**CONSIGNE 1:** Reproduisez à l'identique les lignes, depuis celle qui contient « How far are » jusqu'à la dernière ligne, celle-ci comprise.

**EXTRAIT FOURNI:**
________

Bref panorama de la jurisprudence 2017 sur les transferts de droits sociaux
Tous les ans, les opérations de M/A donnent inexorablement lieu à des contentieux nombreux qui concernent tant la formation des opérations que leurs conséquences. 2017 aura encore apporté, sinon de véritables innovations, tout au moins des précisions et illustrations utiles pour la pratique.
La jurisprudence de l’année 2017 relative aux transferts de droits sociaux offre aux praticiens des visages multiples. Sans doute, les grandes décisions de principe qui font évoluer un domaine n’ont pas véritablement été au rendez-vous. Dans beaucoup de cas, on s’inscrit dans le sillage d’une solution déjà établie. On ne saurait cependant tenir ces décisions pour négligeables car elles apportent divers éclairages et précisions, sur le régime de l’opération de transmission (I) et sur le régime des garanties mises à l’épreuve par cette transmission (II). Un bref panorama, qui ne prétend pas à l’exhaustivité, ne semble en ce sens pas inutile.
I) Le régime de l’opération de transmission
S’agissant d’une cession de titres, l’opération suppose d’abord que les titres soient susceptibles d’être cédés. L’existence de limites statutaires ou conventionnelles à la cessibilité des titres est souvent de ce point de vue une source de difficultés. En particulier, la détermination des frontières d’éventuels droits de préemption est l’objet de nombreux contentieux : l’année 2017 a apporté un nouveau lot de tels contentieux (v. not. Com., 21 juin 2017, n°15-24.534). Bien que la matière soit factuelle, le contrôle de la Cour de cassation paraît assez strict ; il en va ainsi en cas de fraude à la préemption, où même non soumise à un droit de préemption visant les seules cessions de contrôle, la cession d’une participation minoritaire constitue une fraude à ce droit si elle s’accompagne de modifications statutaires donnant le contrôle, serait-il seulement conjoint, à l’acquéreur (Com., 15 mars 2017, n°15-20.440).
La Cour de cassation a encore enrichi sa jurisprudence relative à la sanction de l’obligation d’information inhérente au devoir de loyauté du dirigeant qui se porterait acquéreur de titres pour les revendre aussitôt plus cher : il est rappelé que le préjudice subi par l’actionnaire en cas de réticence dolosive ne consiste qu’en la perte d’une chance de pouvoir négocier ses actions à un meilleur prix (Com., 15 mars 2017, n°15-14.419).

________

**Entrées de questions spatiales:**

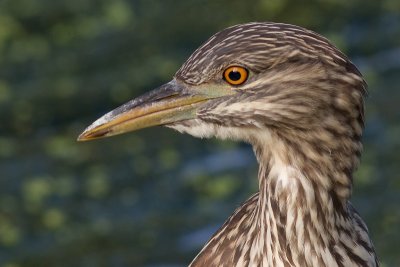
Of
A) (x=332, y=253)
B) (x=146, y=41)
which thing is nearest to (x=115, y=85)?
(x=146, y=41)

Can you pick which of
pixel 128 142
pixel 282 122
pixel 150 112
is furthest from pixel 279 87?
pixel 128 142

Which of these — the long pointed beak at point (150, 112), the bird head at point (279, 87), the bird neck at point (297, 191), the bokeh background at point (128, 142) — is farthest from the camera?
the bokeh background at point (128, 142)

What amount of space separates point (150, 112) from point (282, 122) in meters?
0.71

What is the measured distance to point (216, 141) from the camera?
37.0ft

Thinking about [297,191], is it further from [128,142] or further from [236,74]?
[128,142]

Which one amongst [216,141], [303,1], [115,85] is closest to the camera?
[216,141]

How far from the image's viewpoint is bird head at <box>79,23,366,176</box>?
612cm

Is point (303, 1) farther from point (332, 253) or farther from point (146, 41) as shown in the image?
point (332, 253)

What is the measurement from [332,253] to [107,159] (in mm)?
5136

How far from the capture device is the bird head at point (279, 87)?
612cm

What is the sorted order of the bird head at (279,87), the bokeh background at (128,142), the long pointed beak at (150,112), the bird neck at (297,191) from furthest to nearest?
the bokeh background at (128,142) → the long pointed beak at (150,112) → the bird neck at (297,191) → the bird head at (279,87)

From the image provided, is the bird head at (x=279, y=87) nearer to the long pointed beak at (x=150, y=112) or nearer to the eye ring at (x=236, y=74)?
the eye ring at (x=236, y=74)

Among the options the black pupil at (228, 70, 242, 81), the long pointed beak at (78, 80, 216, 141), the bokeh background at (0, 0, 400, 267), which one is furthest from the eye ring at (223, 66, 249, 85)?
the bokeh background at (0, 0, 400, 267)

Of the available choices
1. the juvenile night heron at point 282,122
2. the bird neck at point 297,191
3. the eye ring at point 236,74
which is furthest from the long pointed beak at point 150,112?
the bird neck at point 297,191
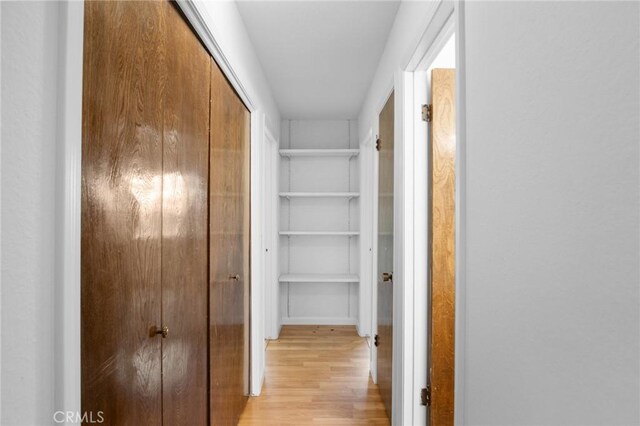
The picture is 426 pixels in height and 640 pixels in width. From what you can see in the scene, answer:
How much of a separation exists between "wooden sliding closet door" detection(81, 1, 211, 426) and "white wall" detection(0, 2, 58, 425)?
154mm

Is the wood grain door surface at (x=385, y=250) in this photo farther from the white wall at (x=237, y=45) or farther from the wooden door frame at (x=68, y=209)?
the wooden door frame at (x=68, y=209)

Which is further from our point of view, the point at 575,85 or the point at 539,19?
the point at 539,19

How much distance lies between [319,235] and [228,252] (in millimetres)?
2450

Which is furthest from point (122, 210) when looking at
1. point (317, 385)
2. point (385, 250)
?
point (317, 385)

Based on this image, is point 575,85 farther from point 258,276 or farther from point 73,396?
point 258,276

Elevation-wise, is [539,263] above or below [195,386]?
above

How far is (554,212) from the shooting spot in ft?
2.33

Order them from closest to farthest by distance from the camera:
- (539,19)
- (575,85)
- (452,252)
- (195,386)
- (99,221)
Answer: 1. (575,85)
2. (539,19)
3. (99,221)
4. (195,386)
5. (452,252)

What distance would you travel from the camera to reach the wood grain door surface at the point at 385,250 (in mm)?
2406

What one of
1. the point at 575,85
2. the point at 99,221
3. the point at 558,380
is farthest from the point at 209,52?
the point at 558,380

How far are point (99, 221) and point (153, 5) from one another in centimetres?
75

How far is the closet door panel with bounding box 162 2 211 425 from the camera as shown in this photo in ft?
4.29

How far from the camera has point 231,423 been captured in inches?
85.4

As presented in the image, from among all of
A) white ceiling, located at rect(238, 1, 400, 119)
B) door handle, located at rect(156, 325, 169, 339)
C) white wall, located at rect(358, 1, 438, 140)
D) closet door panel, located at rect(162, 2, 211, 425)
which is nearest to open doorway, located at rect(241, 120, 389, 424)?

________

**CONSIGNE 2:** Dans le panorama de jurisprudence, réécrivez le passage allant de « La Cour de cassation a » jusqu'à « mars 2017, n°15-14.419). » inclus, en substituant « associé » à « actionnaire ».

**RÉPONSE COMPLÈTE 1:**
How far are point (99, 221) and point (153, 5) from one another in centimetres?
75

How far is the closet door panel with bounding box 162 2 211 425 from the camera as shown in this photo in ft?
4.29

How far from the camera has point 231,423 been captured in inches?
85.4

As presented in the image, from among all of
A) white ceiling, located at rect(238, 1, 400, 119)
B) door handle, located at rect(156, 325, 169, 339)
C) white wall, located at rect(358, 1, 438, 140)
D) closet door panel, located at rect(162, 2, 211, 425)
which is nearest to open doorway, located at rect(241, 120, 389, 424)?

**RÉPONSE COMPLÈTE 2:**
La Cour de cassation a encore enrichi sa jurisprudence relative à la sanction de l’obligation d’information inhérente au devoir de loyauté du dirigeant qui se porterait acquéreur de titres pour les revendre aussitôt plus cher : il est rappelé que le préjudice subi par l’associé en cas de réticence dolosive ne consiste qu’en la perte d’une chance de pouvoir négocier ses actions à un meilleur prix (Com., 15 mars 2017, n°15-14.419).